--- INFORMATION PROVIDED ---

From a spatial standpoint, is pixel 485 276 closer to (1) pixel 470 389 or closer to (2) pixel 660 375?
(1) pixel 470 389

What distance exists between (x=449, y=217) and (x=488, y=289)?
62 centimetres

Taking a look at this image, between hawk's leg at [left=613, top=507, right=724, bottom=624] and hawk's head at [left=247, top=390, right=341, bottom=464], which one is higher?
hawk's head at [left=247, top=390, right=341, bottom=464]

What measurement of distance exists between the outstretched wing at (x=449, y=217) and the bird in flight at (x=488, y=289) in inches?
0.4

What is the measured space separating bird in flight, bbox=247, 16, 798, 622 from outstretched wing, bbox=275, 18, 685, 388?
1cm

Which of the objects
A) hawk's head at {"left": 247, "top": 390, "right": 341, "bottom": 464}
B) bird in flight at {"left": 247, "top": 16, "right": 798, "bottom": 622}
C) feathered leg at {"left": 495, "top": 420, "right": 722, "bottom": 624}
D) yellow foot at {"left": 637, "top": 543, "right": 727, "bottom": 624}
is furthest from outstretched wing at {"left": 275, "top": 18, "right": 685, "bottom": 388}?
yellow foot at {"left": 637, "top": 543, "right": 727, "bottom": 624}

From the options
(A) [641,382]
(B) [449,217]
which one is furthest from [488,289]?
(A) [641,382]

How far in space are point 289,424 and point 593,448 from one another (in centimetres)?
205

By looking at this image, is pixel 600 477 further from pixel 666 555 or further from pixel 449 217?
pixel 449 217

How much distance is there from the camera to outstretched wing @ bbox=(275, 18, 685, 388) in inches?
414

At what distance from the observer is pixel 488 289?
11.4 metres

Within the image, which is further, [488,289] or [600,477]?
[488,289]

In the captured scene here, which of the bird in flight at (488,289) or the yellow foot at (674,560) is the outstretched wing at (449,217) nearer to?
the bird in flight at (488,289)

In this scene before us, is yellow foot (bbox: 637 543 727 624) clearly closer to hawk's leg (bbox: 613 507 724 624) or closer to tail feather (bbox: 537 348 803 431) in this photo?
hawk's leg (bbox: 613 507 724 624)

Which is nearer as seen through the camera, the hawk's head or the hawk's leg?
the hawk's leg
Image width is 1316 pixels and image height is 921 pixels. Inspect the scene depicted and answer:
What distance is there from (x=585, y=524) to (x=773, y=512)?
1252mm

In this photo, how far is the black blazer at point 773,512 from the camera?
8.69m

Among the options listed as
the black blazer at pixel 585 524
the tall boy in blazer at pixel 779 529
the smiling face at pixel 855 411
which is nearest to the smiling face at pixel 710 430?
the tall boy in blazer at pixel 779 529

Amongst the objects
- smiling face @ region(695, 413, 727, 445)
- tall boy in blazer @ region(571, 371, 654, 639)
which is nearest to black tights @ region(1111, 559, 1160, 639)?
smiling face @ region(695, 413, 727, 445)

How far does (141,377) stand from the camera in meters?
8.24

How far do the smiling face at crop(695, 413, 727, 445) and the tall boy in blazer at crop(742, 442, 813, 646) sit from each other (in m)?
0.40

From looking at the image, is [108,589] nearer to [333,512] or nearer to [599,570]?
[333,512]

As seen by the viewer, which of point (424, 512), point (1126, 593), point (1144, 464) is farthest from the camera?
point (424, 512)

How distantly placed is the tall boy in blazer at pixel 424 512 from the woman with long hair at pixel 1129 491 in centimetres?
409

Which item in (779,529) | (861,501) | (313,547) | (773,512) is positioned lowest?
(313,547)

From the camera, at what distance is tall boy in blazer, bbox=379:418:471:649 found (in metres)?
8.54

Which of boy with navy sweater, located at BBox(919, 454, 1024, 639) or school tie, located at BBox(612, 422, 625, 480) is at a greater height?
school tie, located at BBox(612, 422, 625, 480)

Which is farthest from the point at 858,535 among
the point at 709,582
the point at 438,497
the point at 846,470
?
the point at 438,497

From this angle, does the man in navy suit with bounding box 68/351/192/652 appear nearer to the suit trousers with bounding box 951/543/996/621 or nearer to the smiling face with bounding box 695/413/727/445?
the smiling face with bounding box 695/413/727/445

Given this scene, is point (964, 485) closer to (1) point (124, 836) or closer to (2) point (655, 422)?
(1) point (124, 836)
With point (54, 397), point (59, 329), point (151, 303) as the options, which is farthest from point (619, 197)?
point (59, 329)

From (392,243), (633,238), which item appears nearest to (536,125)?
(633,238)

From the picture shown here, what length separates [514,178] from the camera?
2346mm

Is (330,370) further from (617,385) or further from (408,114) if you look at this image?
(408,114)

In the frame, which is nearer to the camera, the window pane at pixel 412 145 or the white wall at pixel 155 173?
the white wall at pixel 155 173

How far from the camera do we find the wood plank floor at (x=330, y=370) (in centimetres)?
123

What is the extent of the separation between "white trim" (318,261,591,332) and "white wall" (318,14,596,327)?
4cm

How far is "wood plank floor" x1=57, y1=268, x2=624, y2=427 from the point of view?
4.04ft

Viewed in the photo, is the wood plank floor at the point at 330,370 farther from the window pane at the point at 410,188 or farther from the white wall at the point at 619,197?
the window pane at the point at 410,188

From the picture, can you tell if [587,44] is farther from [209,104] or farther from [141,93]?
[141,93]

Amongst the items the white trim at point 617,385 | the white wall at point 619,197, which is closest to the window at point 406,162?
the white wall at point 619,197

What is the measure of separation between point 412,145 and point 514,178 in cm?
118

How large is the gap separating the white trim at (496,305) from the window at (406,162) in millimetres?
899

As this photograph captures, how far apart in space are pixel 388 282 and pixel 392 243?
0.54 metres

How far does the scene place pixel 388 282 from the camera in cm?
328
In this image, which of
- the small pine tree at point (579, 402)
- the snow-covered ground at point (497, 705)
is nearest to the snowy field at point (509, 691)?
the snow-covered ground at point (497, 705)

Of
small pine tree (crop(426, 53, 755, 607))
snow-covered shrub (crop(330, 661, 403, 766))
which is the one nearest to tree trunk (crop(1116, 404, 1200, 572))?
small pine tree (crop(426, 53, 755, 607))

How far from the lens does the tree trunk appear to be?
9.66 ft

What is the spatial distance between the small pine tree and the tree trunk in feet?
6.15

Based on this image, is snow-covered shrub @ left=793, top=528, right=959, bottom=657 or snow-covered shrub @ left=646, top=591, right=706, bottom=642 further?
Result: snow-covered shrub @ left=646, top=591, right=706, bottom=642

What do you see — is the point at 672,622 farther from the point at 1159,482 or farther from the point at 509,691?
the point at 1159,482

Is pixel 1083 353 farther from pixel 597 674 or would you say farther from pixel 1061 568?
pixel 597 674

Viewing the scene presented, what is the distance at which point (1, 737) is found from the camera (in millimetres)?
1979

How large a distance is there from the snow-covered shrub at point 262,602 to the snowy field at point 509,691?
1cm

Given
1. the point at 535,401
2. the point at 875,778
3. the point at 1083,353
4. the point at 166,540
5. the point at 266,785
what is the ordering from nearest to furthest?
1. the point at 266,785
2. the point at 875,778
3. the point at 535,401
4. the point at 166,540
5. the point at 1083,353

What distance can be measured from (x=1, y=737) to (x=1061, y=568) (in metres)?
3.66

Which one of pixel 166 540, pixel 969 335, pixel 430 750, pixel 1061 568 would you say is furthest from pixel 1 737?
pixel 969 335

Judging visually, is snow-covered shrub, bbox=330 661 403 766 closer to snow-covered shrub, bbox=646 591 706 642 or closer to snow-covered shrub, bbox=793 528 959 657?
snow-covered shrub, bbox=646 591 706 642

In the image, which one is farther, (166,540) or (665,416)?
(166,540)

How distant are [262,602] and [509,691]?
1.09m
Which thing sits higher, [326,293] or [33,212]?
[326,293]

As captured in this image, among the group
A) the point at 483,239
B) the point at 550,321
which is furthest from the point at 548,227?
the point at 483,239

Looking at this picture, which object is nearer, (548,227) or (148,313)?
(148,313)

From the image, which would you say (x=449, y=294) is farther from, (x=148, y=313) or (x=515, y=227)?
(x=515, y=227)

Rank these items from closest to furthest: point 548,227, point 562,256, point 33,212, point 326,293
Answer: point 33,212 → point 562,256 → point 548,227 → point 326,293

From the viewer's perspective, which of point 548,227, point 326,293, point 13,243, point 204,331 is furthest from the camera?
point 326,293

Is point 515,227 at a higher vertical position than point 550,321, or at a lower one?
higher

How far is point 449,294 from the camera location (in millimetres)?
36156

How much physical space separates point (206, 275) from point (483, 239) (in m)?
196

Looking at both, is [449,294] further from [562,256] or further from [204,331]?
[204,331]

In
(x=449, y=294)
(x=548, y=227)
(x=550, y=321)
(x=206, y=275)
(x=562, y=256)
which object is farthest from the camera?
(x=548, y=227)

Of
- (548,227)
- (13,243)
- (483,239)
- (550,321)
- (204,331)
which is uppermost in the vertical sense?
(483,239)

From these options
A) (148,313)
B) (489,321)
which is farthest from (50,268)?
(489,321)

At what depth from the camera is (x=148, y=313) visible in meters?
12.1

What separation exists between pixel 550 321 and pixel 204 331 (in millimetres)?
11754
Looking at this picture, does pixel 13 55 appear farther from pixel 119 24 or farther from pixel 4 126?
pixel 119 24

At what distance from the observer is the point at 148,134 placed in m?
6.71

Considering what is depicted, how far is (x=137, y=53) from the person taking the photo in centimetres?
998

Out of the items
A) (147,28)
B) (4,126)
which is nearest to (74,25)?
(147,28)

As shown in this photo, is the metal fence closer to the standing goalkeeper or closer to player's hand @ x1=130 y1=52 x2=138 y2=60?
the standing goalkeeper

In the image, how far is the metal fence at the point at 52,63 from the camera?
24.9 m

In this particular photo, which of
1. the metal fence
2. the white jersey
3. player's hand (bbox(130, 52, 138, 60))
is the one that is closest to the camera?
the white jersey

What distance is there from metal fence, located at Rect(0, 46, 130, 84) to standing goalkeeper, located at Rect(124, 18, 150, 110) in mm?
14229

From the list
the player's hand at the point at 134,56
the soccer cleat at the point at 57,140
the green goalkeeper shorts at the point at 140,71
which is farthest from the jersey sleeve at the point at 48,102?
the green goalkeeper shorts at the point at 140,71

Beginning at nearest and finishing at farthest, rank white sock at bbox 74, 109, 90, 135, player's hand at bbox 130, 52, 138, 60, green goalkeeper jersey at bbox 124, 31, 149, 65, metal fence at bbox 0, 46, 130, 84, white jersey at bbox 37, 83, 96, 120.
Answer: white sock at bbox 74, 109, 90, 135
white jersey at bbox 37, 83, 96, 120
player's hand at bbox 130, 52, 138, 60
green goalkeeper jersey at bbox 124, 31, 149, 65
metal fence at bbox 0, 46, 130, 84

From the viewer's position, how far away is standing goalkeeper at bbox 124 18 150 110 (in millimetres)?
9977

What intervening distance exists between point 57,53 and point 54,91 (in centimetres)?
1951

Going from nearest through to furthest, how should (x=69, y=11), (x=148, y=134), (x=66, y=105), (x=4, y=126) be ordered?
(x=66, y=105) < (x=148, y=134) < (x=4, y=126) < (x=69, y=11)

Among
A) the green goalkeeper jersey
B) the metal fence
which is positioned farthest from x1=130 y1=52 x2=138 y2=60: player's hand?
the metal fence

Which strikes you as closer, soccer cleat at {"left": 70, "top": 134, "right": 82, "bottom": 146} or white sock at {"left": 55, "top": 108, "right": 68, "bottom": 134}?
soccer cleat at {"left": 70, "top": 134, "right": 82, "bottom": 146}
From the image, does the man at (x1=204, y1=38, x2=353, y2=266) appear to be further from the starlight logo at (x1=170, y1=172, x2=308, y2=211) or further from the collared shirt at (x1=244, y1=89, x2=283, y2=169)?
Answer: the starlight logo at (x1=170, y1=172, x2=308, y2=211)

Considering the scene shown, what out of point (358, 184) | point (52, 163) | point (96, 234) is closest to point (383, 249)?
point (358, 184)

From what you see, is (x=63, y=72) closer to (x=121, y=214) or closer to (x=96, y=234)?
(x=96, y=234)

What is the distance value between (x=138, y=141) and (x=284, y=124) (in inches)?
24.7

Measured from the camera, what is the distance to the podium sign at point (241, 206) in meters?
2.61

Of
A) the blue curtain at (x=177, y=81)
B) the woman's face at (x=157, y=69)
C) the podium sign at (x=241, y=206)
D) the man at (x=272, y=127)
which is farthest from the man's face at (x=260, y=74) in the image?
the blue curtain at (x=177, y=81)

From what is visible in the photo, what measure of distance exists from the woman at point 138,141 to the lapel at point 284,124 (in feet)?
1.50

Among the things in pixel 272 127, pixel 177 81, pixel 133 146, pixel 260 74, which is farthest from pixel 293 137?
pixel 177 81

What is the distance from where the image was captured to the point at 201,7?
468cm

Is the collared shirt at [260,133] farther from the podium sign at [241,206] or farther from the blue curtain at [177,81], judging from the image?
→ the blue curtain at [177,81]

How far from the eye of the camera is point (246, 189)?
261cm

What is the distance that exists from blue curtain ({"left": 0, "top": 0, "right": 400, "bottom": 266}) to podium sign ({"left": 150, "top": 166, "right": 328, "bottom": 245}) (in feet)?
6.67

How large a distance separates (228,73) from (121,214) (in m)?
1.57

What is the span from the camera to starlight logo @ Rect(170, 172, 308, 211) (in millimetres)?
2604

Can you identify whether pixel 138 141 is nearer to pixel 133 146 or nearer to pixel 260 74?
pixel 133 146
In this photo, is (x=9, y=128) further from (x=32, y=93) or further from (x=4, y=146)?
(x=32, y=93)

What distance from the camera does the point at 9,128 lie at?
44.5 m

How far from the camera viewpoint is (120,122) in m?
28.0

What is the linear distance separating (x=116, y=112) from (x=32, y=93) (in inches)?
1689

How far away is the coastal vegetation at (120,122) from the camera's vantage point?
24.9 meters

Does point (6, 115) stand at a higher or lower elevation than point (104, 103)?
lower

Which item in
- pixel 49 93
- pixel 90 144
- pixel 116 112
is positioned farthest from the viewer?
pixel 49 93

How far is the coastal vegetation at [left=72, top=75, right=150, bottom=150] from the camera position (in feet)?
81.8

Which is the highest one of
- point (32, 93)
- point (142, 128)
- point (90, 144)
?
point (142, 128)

---

EXERCISE GOAL -> Reproduce the entries above verbatim, from the very start through the line that contains "62 centimetres".

RESULT OF THIS EXERCISE ->
From a spatial standpoint, is pixel 485 276 closer to (1) pixel 470 389 or closer to (2) pixel 660 375?
(1) pixel 470 389

What distance exists between (x=449, y=217) and (x=488, y=289)?
62 centimetres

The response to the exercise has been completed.